Les nombres ont une importance capitale au sein des disciplines scientifiques. Des notions telles que l’incidence d’un phénomène au sein d’une population ou le calcul des risques associés à un comportement se fondent sur l’analyse de données quantitatives.
Les experts et les professionnels qui songent à démarrer une campagne de publicité sociale sont souvent issus d’un milieu scolarisé. Ils utilisent sans problème des données chiffrées et sont souvent familiers avec certaines notions statistiques.
Malheureusement, une grande partie de la population ne possède même pas les compétences de base en matière de nombres nous disent Reyna et ses collaborateurs (2009). On parle alors d’une faible numératie. Pour ce groupe, la présentation de fractions, de statistiques, la comparaison de données numériques ou de probabilités pose un problème important.
Hawley et ses collaborateurs ont montré, dans un article publié dans le Patient Education and Counseling, que les pictogrammes étaient un moyen approprié permettant de parler de risque à des personnes possédant une plus faible numéracie.
Des faits irréfutables ?
Les experts qui ont été formés à l’analyse statistique ont souvent tendance à croire que la démonstration numérique produit le même impact chez les citoyens que sur eux. C’est une hypothèse non fondée. De Wit et ses collaborateurs se sont posés la question : « Qu’est-ce qui fonctionne le mieux : des statistiques objectives ou un témoignage personnel ? ». Ils ont observé que le témoignage personnel était plus efficace pour amener les personnes à intégrer la perception de risques individuels (une étape nécessaire à tout changement de comportement). Leur analyse démontre que lorsqu’un discours sur le risque utilise des statistiques, il semble plus persuasif aux personnes déjà convaincues de la cause qu’aux personnes dont on contredit les valeurs (par exemple, une publicité exposant les risques de cancer liés au tabac sera considérée plus persuasive par des non-fumeurs que des fumeurs). En évitant de heurter les croyances personnelles, le témoignage aurait donc une puissance persuasive plus grande suggèrent les chercheurs.
Si vous souhaitez utiliser les statistiques ou les nombres pour convaincre les personnes exposées de la sévérité ou de la réalité d’un risque, considérez ce que disent Slovic et ses collaborateurs (2005) : « Hendrickx, Vlek, and Oppewal (1989) found that warnings were more effective when, rather than being presented in terms of relative frequencies of harm, they were presented in the form of vivid, affect-laden scenarios and anecdotes. How information is presented to patients and other decision makers may have a large impact on how they respond to risks and benefits »(p.S38)

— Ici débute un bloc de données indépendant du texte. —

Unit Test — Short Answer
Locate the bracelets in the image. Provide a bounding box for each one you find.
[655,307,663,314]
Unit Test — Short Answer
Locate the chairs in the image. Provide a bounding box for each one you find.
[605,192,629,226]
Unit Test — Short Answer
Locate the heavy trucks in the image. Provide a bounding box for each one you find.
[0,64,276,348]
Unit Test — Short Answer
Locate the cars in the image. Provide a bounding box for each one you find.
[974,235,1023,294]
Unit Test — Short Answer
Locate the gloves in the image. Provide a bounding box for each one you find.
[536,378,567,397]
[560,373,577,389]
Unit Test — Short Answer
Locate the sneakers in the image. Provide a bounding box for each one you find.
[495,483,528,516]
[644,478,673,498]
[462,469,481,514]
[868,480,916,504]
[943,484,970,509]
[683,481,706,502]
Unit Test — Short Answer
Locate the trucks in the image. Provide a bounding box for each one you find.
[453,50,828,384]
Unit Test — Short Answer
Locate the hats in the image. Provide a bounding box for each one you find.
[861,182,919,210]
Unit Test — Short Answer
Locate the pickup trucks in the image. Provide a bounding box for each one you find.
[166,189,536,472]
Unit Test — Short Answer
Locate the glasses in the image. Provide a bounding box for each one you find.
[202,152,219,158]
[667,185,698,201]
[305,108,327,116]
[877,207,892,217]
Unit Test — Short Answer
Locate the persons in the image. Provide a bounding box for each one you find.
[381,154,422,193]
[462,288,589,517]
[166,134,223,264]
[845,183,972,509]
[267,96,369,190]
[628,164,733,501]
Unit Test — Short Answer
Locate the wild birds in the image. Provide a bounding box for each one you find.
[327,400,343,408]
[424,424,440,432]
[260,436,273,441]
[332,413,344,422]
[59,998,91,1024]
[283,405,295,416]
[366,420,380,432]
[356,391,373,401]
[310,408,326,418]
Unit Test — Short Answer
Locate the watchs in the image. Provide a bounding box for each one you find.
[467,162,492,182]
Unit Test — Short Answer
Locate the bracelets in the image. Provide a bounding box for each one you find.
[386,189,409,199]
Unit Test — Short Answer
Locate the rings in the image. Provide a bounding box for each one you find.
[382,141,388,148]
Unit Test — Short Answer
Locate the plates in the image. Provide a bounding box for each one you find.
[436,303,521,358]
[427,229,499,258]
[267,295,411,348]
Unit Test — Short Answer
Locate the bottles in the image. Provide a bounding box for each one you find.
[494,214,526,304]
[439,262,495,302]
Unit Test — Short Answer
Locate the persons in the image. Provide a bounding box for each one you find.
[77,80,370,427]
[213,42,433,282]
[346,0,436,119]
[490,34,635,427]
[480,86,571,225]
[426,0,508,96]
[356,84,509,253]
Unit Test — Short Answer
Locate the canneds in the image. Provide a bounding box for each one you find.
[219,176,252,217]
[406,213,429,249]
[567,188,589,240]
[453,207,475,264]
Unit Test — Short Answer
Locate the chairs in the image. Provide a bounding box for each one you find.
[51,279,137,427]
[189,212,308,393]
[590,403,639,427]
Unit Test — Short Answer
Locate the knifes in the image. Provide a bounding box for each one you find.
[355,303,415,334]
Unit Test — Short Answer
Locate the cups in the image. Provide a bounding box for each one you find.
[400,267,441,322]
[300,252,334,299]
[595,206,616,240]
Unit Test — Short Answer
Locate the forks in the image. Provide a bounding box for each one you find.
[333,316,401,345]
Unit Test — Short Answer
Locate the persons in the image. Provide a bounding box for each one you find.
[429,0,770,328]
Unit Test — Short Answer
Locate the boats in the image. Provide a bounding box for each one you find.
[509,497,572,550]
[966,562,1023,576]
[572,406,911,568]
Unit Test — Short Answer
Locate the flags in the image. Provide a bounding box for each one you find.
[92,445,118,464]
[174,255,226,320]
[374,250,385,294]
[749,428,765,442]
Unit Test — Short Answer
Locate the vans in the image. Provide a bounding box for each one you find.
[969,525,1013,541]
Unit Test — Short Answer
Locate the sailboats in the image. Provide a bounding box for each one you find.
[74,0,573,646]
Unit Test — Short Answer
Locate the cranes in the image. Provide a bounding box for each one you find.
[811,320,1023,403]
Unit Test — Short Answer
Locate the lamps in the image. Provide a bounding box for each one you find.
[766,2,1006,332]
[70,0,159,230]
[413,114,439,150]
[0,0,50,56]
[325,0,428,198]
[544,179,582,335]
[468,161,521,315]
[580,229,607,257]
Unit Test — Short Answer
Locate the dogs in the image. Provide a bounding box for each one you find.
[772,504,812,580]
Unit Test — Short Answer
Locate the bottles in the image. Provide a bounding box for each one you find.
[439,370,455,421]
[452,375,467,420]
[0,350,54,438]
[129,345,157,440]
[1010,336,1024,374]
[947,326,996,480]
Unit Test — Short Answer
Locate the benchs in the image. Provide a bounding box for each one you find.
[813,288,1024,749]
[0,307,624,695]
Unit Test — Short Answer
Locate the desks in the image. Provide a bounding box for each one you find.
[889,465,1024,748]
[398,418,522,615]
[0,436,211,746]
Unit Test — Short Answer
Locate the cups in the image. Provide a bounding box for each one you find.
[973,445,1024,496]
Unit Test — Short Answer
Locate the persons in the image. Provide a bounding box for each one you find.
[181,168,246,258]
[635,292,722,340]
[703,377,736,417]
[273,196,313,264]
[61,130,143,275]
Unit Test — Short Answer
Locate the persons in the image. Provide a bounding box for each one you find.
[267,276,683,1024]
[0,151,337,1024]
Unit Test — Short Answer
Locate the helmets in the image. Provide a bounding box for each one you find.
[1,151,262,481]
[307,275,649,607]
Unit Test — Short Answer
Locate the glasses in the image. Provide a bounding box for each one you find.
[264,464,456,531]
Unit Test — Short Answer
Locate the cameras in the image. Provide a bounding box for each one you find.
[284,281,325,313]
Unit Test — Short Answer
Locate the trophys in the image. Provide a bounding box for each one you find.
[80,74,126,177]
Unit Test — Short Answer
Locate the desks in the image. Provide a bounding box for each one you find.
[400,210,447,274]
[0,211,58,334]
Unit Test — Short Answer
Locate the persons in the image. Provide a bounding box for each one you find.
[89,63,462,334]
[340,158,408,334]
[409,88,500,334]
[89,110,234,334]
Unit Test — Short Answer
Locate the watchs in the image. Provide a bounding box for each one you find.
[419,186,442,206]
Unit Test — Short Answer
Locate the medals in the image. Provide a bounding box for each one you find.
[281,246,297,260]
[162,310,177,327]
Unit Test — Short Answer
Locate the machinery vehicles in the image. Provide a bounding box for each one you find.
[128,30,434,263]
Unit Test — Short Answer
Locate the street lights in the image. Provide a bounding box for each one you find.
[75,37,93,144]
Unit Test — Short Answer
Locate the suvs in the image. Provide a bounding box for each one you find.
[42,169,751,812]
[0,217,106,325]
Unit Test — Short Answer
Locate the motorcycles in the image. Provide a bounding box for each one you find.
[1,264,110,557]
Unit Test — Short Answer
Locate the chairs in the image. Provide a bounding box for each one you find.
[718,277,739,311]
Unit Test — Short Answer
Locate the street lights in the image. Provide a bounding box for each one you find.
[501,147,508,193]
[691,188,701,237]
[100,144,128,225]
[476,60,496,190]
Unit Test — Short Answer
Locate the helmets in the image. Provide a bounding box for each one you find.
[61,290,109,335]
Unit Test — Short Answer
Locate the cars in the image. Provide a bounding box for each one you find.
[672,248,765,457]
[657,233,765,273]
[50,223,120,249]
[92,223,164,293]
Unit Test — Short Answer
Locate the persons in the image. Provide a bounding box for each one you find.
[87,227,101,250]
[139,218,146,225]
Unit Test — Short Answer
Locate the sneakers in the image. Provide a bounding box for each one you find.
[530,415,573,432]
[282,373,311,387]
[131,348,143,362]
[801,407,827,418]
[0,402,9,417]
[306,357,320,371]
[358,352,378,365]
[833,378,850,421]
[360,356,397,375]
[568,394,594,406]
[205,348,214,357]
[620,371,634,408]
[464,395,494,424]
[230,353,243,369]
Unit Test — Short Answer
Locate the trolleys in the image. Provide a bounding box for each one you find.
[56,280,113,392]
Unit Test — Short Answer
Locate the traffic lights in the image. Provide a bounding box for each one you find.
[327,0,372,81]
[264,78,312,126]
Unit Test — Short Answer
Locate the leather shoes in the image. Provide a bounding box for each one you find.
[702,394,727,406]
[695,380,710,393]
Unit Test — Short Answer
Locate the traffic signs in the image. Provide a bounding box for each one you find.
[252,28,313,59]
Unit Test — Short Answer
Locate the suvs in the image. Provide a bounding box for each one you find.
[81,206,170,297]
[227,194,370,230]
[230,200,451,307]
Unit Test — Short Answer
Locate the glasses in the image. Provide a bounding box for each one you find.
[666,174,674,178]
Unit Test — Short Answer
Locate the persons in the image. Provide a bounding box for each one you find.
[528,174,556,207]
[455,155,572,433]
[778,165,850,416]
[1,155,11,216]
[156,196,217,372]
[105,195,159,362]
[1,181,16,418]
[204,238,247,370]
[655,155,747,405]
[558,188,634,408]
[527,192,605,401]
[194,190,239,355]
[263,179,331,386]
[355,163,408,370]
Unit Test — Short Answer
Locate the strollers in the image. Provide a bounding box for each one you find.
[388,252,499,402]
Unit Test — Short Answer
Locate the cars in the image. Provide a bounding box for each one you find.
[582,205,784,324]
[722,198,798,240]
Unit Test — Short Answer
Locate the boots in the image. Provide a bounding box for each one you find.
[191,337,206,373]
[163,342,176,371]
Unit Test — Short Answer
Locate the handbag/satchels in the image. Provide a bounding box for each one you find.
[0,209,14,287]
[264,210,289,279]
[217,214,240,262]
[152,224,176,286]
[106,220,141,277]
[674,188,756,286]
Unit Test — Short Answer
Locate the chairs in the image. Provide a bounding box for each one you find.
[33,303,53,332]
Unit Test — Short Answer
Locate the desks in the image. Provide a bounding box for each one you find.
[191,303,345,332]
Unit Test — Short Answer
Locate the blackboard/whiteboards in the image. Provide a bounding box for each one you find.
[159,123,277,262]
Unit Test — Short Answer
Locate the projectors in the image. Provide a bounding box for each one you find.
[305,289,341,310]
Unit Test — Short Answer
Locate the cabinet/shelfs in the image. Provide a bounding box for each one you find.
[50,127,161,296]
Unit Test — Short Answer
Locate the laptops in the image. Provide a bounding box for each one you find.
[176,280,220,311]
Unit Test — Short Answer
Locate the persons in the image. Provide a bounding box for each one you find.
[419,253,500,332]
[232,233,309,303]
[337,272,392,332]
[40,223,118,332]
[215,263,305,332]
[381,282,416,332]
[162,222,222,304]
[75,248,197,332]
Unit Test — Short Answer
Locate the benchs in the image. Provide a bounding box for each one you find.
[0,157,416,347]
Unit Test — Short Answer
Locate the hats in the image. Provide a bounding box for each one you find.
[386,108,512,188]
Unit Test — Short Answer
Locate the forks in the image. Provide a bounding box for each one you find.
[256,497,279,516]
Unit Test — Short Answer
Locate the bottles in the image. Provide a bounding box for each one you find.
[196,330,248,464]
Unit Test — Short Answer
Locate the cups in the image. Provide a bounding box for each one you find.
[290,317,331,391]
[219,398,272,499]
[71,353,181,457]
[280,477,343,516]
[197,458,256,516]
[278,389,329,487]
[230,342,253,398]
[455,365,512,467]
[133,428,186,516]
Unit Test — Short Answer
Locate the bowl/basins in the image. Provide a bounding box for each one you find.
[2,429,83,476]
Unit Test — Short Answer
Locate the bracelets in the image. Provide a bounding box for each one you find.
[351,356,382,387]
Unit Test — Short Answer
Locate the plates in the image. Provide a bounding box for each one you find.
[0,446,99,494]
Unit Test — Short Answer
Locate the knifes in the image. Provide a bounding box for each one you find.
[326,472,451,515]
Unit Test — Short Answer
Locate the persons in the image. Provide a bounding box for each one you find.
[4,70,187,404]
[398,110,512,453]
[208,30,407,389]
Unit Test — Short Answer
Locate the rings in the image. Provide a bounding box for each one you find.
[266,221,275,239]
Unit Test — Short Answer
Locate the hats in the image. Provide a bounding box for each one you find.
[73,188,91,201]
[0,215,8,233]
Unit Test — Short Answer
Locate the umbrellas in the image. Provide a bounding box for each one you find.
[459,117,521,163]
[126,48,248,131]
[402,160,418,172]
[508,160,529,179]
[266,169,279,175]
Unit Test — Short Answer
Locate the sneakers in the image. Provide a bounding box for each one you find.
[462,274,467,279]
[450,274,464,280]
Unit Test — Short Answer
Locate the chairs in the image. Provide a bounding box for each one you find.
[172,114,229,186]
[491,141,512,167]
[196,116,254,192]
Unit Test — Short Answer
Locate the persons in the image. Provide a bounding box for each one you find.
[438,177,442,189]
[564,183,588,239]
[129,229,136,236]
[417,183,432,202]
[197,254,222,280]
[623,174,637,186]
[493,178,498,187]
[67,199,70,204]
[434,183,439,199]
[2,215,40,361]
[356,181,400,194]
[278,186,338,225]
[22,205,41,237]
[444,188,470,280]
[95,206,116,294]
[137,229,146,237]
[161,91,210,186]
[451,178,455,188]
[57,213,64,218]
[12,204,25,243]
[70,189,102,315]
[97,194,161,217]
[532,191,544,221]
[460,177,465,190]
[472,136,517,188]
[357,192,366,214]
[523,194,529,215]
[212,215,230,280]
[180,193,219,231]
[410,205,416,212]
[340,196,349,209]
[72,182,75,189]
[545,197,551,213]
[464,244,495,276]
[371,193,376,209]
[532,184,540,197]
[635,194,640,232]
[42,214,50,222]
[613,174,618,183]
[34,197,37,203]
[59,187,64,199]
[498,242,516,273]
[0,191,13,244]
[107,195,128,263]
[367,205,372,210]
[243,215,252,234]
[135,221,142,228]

Avec une pointe d’ironie, ces chercheurs commentent l’approche populaire au cours des dernières décennies en prévention du tabagisme « For many years, beginning smokers were portrayed as “young economists,” rationally weighing the risks of smoking against the benefits when deciding whether to initiate that activity” » (S39). L’argument est difficile à réfuter. Nous avons été confrontés à un choix où différents arguments étaient comparés pour faciliter notre décision dans l’achat d’une automobile, d’un gadget, de vacances, etc. Et nous avons probablement tous des illustrations montrant que les décisions individuelles tiennent souvent à l’émotif et à l’irrationnel.
Dans des décisions touchant des habitudes de vie ou des comportements individuels (vaccination, consommation de tabac, alimentation, …), l’efficacité d’une argumentation strictement logique, quantifiée, raisonnable est souvent douteuse.
Exemples de campagnes utilisant des statistiques et des nombres :
Sources mentionnées
Hawley, S. T., Zikmund-Fisher, B., Ubel, P., Jancovic, A., Lucas, T., & Fagerlin, A. (2008). The impact of the format of graphical presentation on health-related knowledge and treatment choices. Patient Education and Counseling, 73(3), 448-455.
Reyna, V. F., Nelson, W. L., Han, P. K., & Dieckmann, N. F. (2009). How Numeracy Influences Risk Comprehension and Medical Decision Making. Psychological Bulletin, 135(6), 943-973
Slovic, P., Peters, E., Finucane, M. L., & Macgregor, D. G. (2005). Affect, Risk, and Decision Making. Health Psychology, 24(4 Suppl), S35-40.